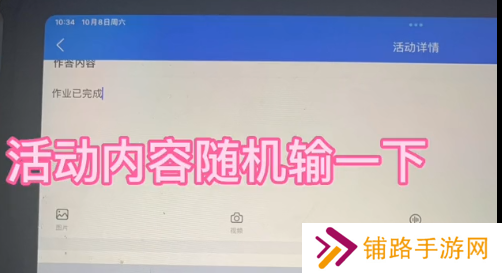 智慧中小学怎么提交作业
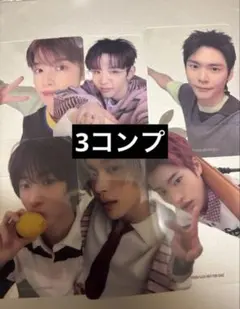 RIIZE クリア トレカ 東京ドーム盤 封入 会場限定 6種コンプ ×3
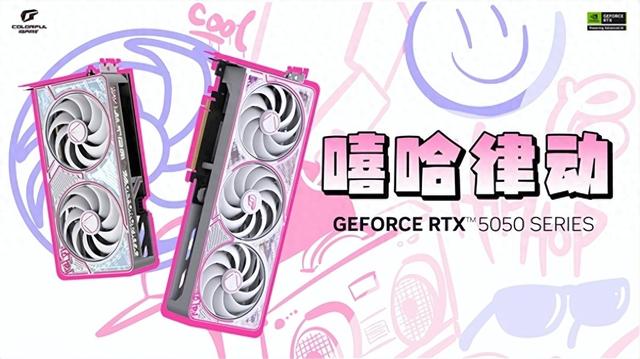 RTX 5050顯卡首發上市：赫然賣到2099-2299元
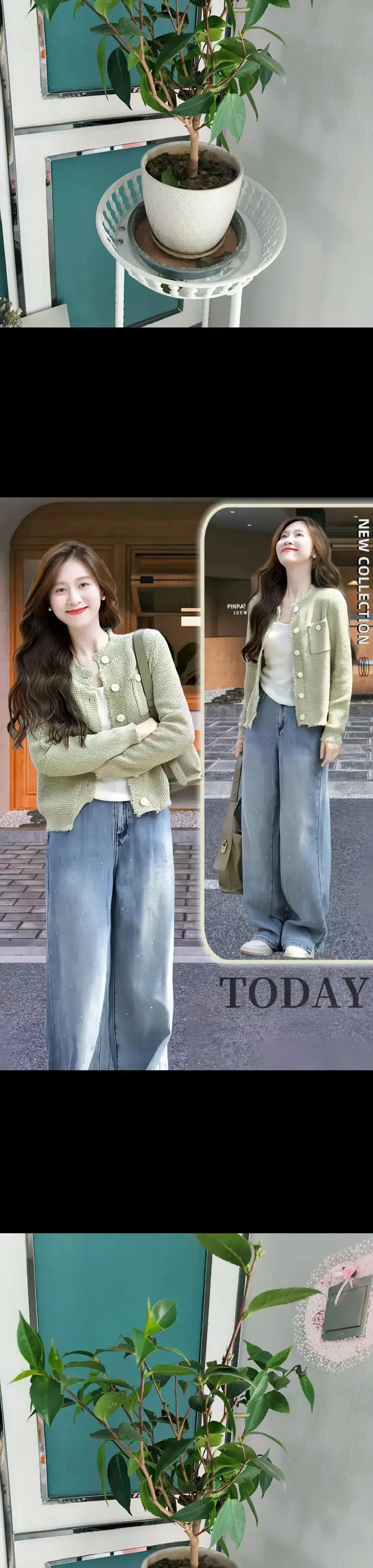 款针织开衫外套怎么搭配什么裤子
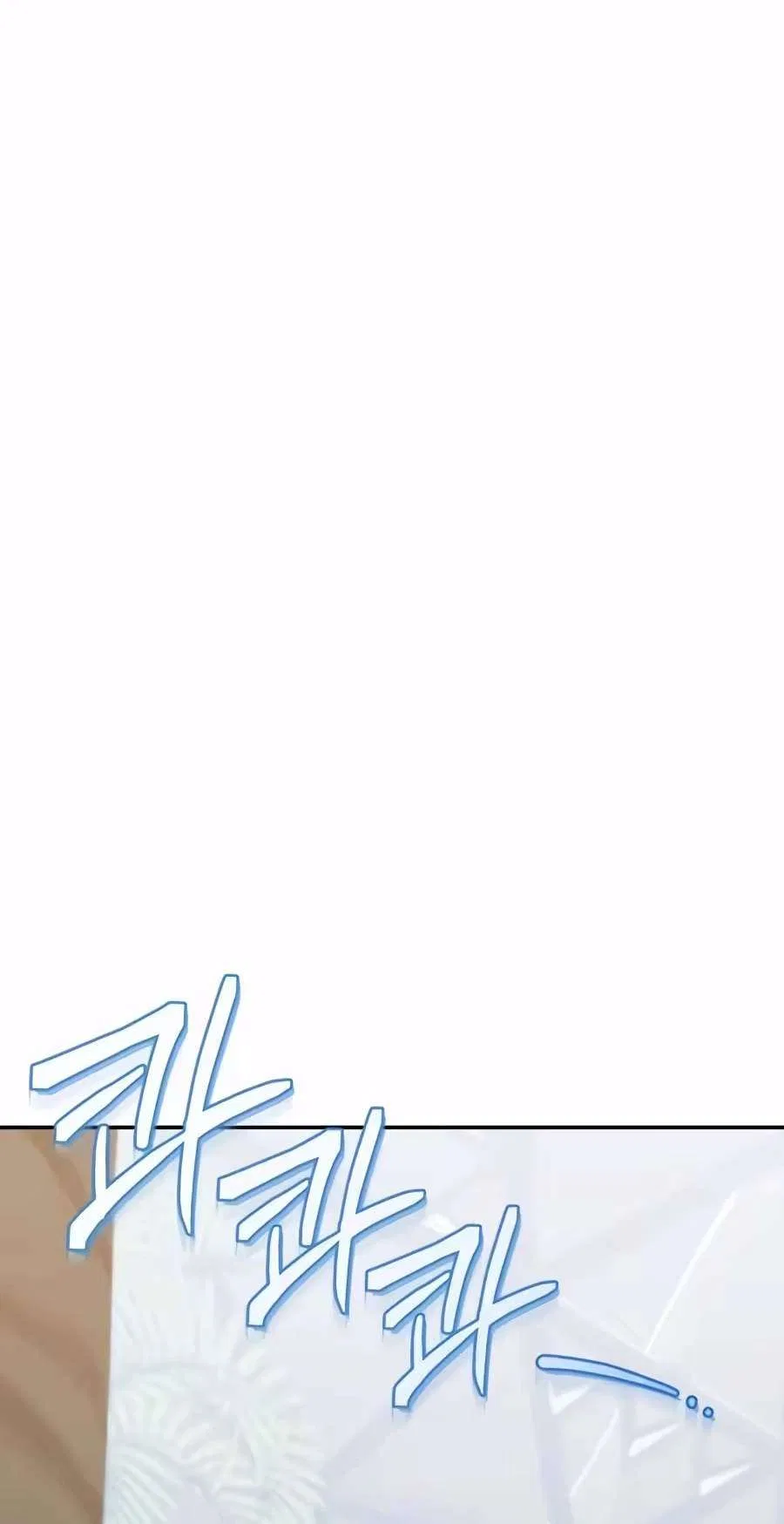 Healing With Deulbi Chapter 32 – Page 44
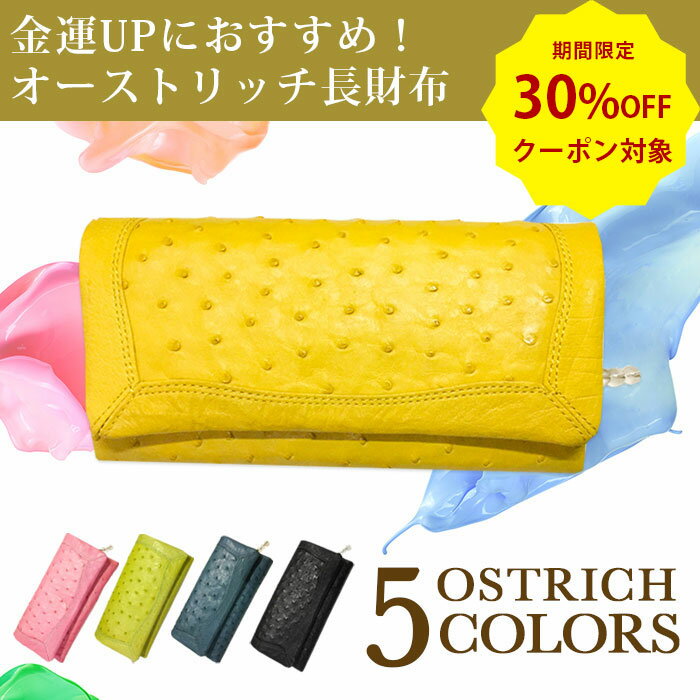 オーストリッチ ◆6/5限定◆抽選で最大100%ポイントバック◆【30%OFFクーポン対象】財布 長財布 本革 レザー 小銭入れ オーストリッチ レディース レザー ウォレット ご褒美 サイフ 折りたたみ 革財布 大人 可愛い カードケース付 春財布 金運 誕生日 プレゼント ギフト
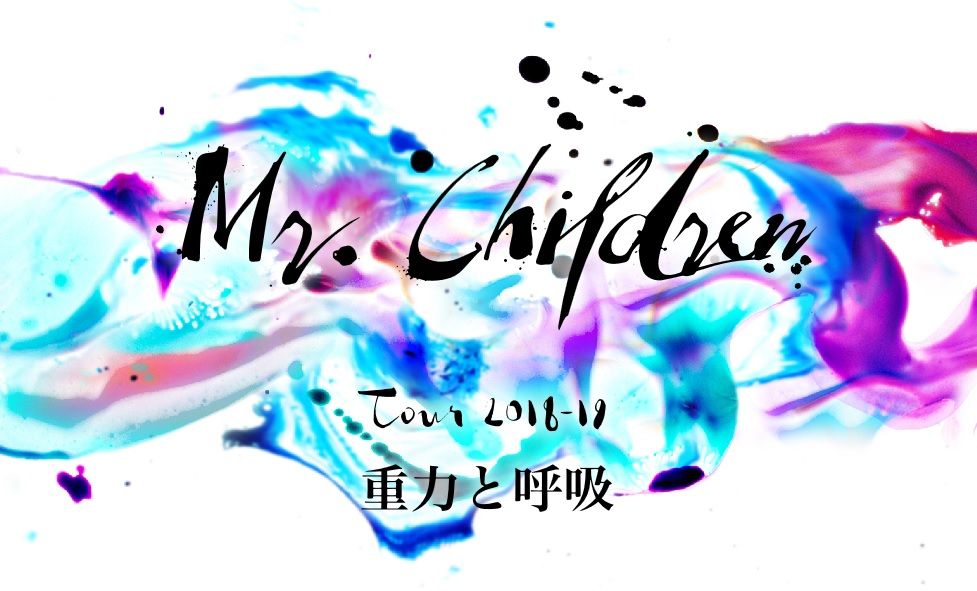 ミスチル Mr.Children 重力と呼吸コンサート100倍楽しむ方法 シンデレラがガラスのくつをはいたら逮捕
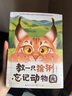 教一只猞猁忘記動(dòng)物園  附贈超萌亞克力透卡、貼紙、動(dòng)物小卡 西寧野生動(dòng)物園圓掌講述猞猁“天線(xiàn)寶寶”的故事 花蝕推薦作序，呂植、尹傳紅、鳥(niǎo)窩里的貓 推薦 曬單實(shí)拍圖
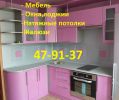 Логотип компании «Архмебель РФ - Изготовление корпусной мебели»
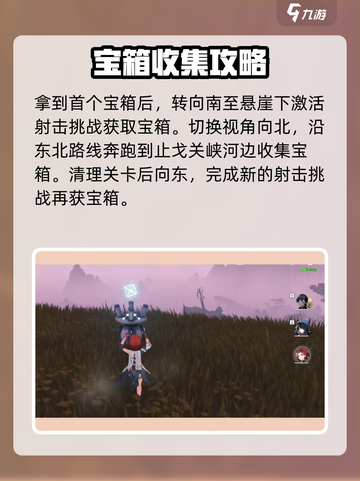 鸣潮🔥荒石高地地图全攻略💎截图3
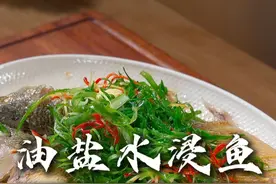 这是跟一个做了30年粤菜的老师傅学的怀旧菜，做法特别简单，做出来呢清甜嫩滑又不腥#油盐水浸鱼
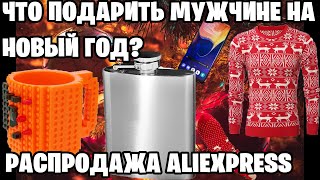 ЧТО ПОДАРИТЬ МУЖЧИНЕ НА НОВЫЙ ГОД!?ПОДБОРКА ТОВАРОВ с AliExpress 2019-2020 АЛИЭКСПРЕСС 11.11.19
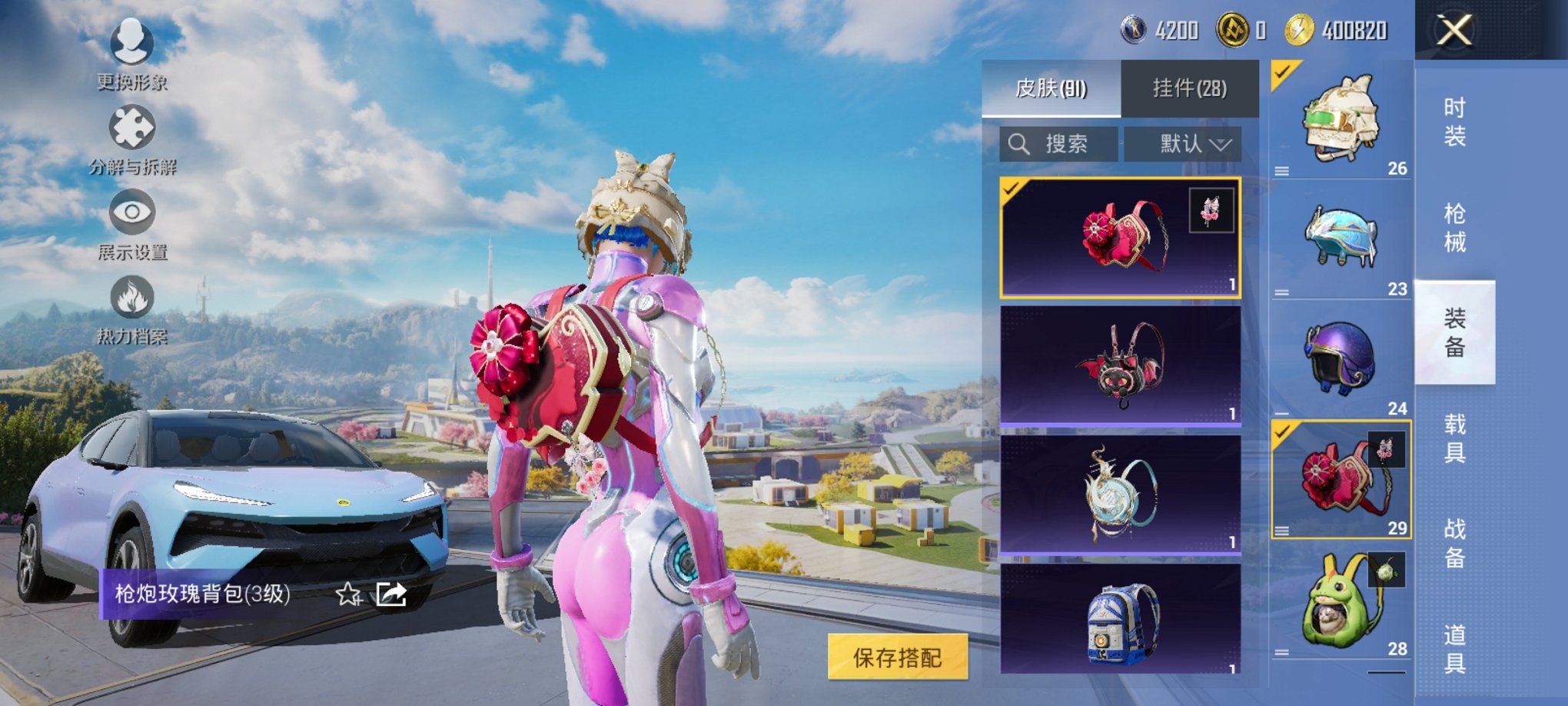 HPCMW3419832和平精英账号详情图11 HPCMW3419832和平精英账号详情图11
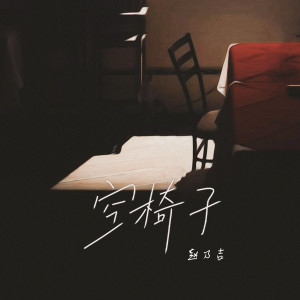 ดาวน์โหลดและฟังเพลง 空椅子 (伴奏) พร้อมเนื้อเพลงจาก 赵乃吉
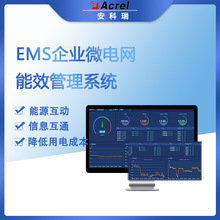 ������AcrelEMS��I΢늾W��Ч����ƽ̨Դ�W�Ƀ��伯��ʽ�O�yϵ�y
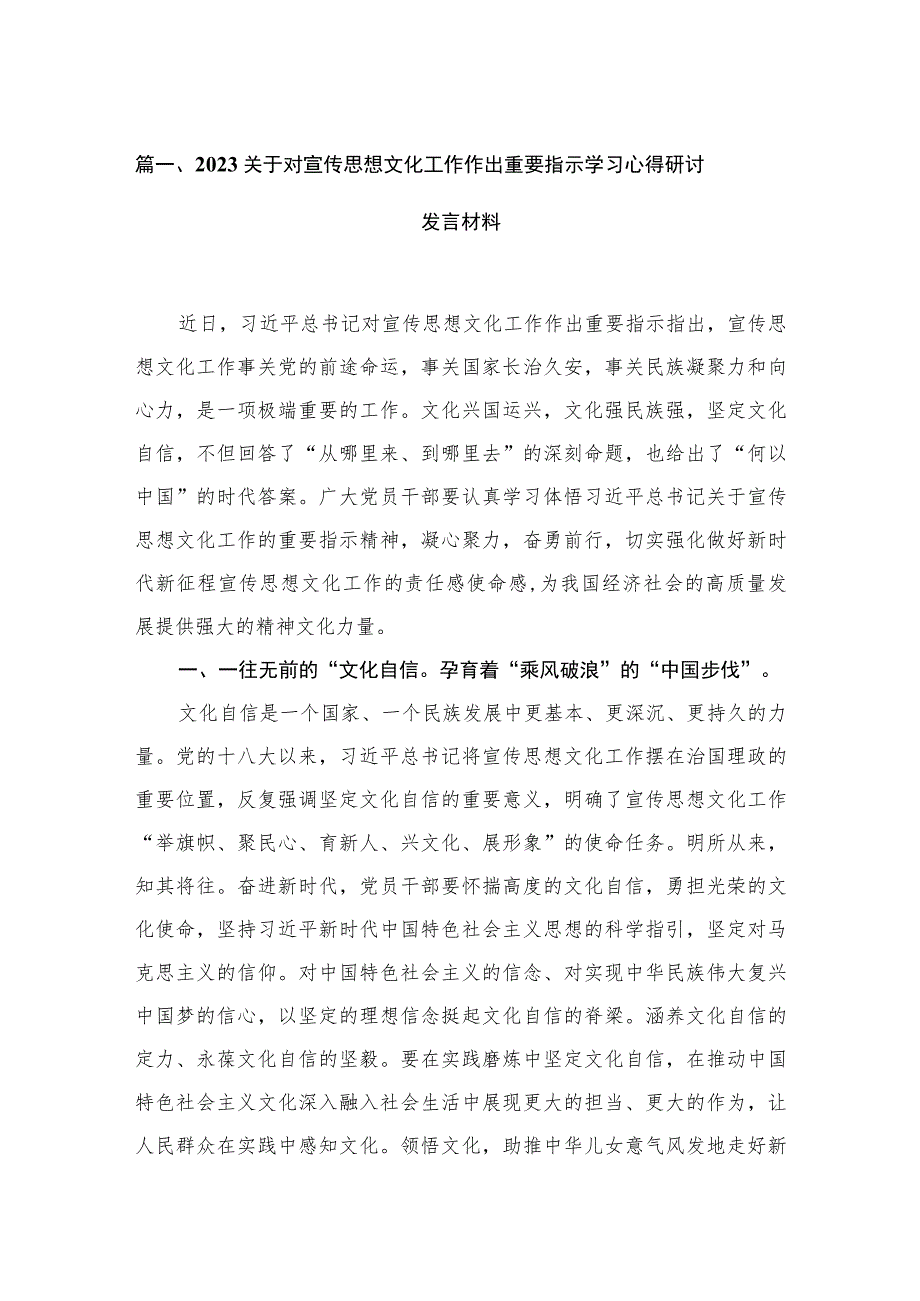 2023关于对宣传思想文化工作作出重要指示学习心得研讨发言材料最新版13篇合辑.docx_第3页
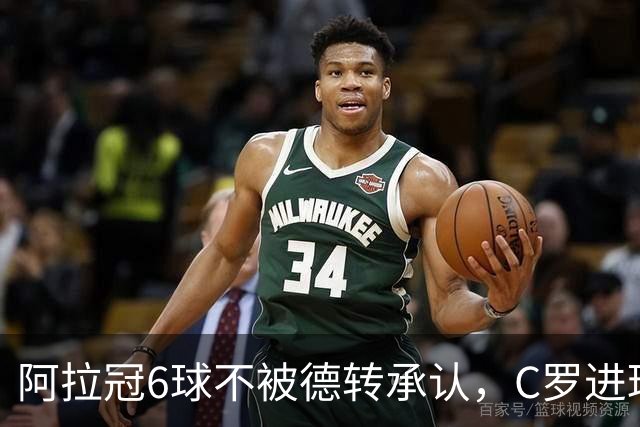 阿拉冠6球不被德转承认，C罗进球数为何仍有两套数据？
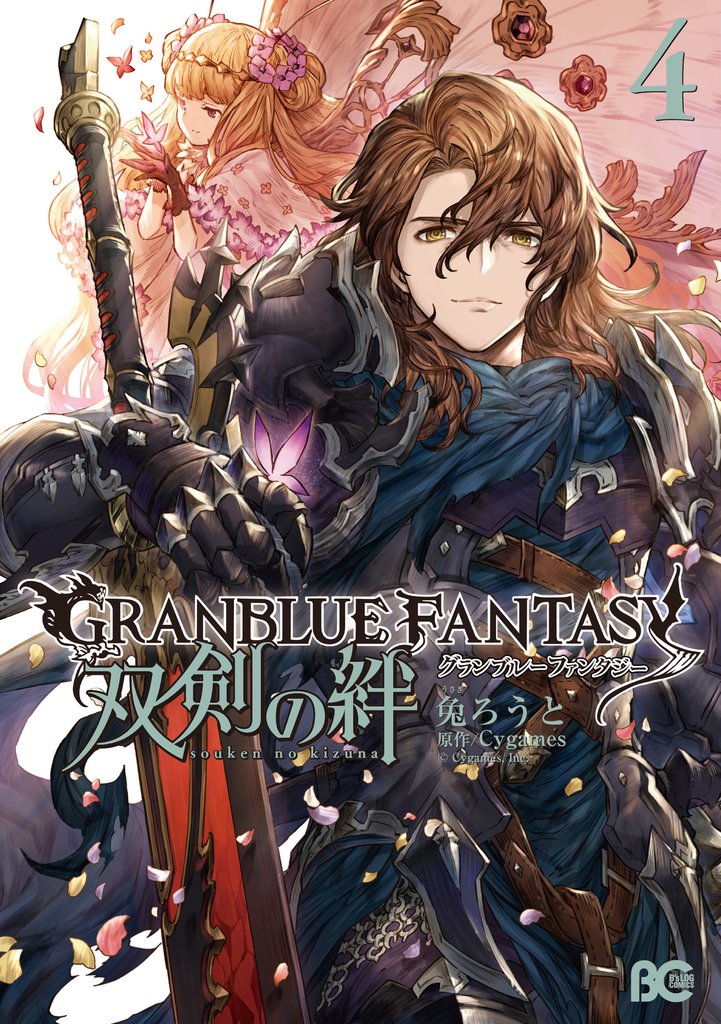 グランブルーファンタジー 双剣の絆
################
● Task brief:
Please set down the lines from the one with "款针织开衫外套怎么搭配什么裤子" to the end of the entries above, exactly as they are, and drop every picture.

● Answer section:
 款针织开衫外套怎么搭配什么裤子
 Healing With Deulbi Chapter 32 – Page 44
 オーストリッチ ◆6/5限定◆抽選で最大100%ポイントバック◆【30%OFFクーポン対象】財布 長財布 本革 レザー 小銭入れ オーストリッチ レディース レザー ウォレット ご褒美 サイフ 折りたたみ 革財布 大人 可愛い カードケース付 春財布 金運 誕生日 プレゼント ギフト
 ミスチル Mr.Children 重力と呼吸コンサート100倍楽しむ方法 シンデレラがガラスのくつをはいたら逮捕
 教一只猞猁忘記動(dòng)物園  附贈超萌亞克力透卡、貼紙、動(dòng)物小卡 西寧野生動(dòng)物園圓掌講述猞猁“天線(xiàn)寶寶”的故事 花蝕推薦作序，呂植、尹傳紅、鳥(niǎo)窩里的貓 推薦 曬單實(shí)拍圖
 Логотип компании «Архмебель РФ - Изготовление корпусной мебели»
 鸣潮🔥荒石高地地图全攻略💎截图3
 这是跟一个做了30年粤菜的老师傅学的怀旧菜，做法特别简单，做出来呢清甜嫩滑又不腥#油盐水浸鱼
 ЧТО ПОДАРИТЬ МУЖЧИНЕ НА НОВЫЙ ГОД!?ПОДБОРКА ТОВАРОВ с AliExpress 2019-2020 АЛИЭКСПРЕСС 11.11.19
 HPCMW3419832和平精英账号详情图11 HPCMW3419832和平精英账号详情图11
 ดาวน์โหลดและฟังเพลง 空椅子 (伴奏) พร้อมเนื้อเพลงจาก 赵乃吉
 ������AcrelEMS��I΢늾W��Ч����ƽ̨Դ�W�Ƀ��伯��ʽ�O�yϵ�y
 2023关于对宣传思想文化工作作出重要指示学习心得研讨发言材料最新版13篇合辑.docx_第3页
 阿拉冠6球不被德转承认，C罗进球数为何仍有两套数据？
 グランブルーファンタジー 双剣の絆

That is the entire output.